W poniedziałek, 17 sierpnia, na sosnowieckiej Patelni odbyła się manifestacja „Solidarni z Margot”. Uczestnicy spotkali się jednak z tym, przeciwko czemu protestowali, czyli agresją i wyzwiskami.

Solidarni z Margot to demonstracje w całym kraju, których celem jest wyrażenie solidarności z zatrzymaną transseksualną aktywistką Margot. Po jej zatrzymaniu doszło do protestów na ulicach Warszawy, w wyniku których policja zatrzymała kilkadziesiąt osób. To zapoczątkowało demonstracje solidarnościowe.

– W całej Polsce odbywają się protesty po wydarzeniach, które miały miejsce na początku sierpnia w Warszawie. Na ulice stołecznego miasta wyszli wówczas młodzi ludzie, którzy sprzeciwiali się dwumiesięcznemu aresztowi dla aktywistki LGBT Margot. Także i oni zostali zatrzymani, a opublikowany wkrótce raport Rzecznika Praw Obywatelskich wskazywał za wiele nieprawidłowości w działaniach policjantów (m.in. bicie w samochodach, zatrzymywanie przypadkowych osób) – informują organizatorzy.

Do akcji dołączył także Sosnowiec, gdzie w poniedziałek, 17 sierpnia, aktywiści zebrali się, aby pokazać solidarność ze środowiskiem LGBT, ale także przeciwstawić się braku tolerancji i nienawiści. – Ostatnie wydarzenia związane z aresztowaniem Margot i bezprawną łapanką na aktywistów w Warszawie głęboko nami wstrząsnęły. Cała Polska dumnie stanęła za represjonowanymi osobami. Pokażmy, że Sosnowiec oraz całe Zagłębie Dąbrowskie i Śląsk również stoją murem za Margot i aktywistami! Pokażmy, że byliśmy, jesteśmy i będziemy tolerancyjni – czytamy na stronie wydarzenia.

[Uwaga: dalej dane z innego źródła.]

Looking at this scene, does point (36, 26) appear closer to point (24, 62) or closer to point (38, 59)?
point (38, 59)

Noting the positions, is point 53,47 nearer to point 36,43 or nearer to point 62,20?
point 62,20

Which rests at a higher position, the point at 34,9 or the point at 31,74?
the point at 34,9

Uczestnicy wydarzenia spotkali się jednak z tym, przeciwko czemu protestowali, czyli agresją i wyzwiskami. Zostali otoczeni przez znacznie większą grupę przeciwników, kibiców lokalnego klubu piłkarskiego, którzy obrzucili aktywistów jajkami, wyzwiskami oraz butelkami. Ponadto, mieli oni transparenty „Zagłębie wolne od LGBT” i „Sosnowiec w obronie normalności”. Interwencja policji zapobiegła większym zamieszkom.

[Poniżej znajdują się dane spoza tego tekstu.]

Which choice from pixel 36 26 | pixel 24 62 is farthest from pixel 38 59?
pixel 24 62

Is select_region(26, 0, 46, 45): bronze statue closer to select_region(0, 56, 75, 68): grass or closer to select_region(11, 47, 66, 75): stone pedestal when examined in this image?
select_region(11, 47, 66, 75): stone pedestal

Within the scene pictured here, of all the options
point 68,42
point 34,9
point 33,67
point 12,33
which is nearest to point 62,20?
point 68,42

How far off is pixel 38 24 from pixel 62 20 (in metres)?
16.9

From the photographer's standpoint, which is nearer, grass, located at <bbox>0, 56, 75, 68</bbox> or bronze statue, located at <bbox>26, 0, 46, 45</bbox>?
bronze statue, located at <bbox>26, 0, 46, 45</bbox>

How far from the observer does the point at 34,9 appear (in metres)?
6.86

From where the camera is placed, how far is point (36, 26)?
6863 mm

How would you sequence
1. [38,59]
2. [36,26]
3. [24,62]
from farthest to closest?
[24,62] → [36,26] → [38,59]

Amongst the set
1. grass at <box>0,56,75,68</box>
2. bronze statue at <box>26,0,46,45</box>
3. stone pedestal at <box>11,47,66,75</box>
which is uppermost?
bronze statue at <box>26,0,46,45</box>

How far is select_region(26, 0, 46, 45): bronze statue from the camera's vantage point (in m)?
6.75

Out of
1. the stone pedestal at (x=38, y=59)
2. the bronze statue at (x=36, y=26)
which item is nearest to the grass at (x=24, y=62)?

W wydarzeniu, poza lokalną młodzieżą, udział wzięli m.in. posłanka Monika Rosa oraz były sosnowiecki radny i nauczyciel Janusz Kubicki. – Dzisiaj w Sosnowcu mogliśmy odczuć skutki polityki oświatowej ostatnich lat. Brak edukacji obywatelskiej, słabość systemu wychowawczego zaowocowały wychowaniem olbrzymiej grupy „ patriotycznych” chamów. Na nasz wiec w obronie osób LGBT, przeciwko przemocy, przybyło kilkuset „ gości” pokazując swą „ patriotyczną kulturę”. Takiego pokazu chamstwa, obrażania nigdy nie przeżyłem i nikomu nie życzę. Nie zrezygnowaliśmy choć wymagało to trochę odwagi – napisał Janusz Kubicki.

Podobnego zdania byli inni uczestnicy wydarzenia. – Spotkaliśmy się by pokazać, że szacunek i tolerancja są wartościami uniwersalnymi ale jak widać było wielu takich, którym te wartości są obce. Oni wybrali pogardę i chamstwo. Obrzucanie ludzi jajkami to był szczyt odwagi z ich strony. Taka patologia kibicowska – mówi jeden z uczestników wydarzenia.

Kilka osób widząc eskalujące napięcie zrezygnowało z udziału w wydarzeniu. – Tolerancja i otwartość wymagają siły moralnej. Niech podsumowaniem będą łzy mojej starszej koleżanki, która stwierdziła, że wielu „gości” to jej byli uczniowie. Ciekaw jestem reakcji władz miasta, ludzi odpowiedzialnych za edukację na te wydarzenia. Chyba nie ma powodów do dumy? – dodaje Janusz Kubicki.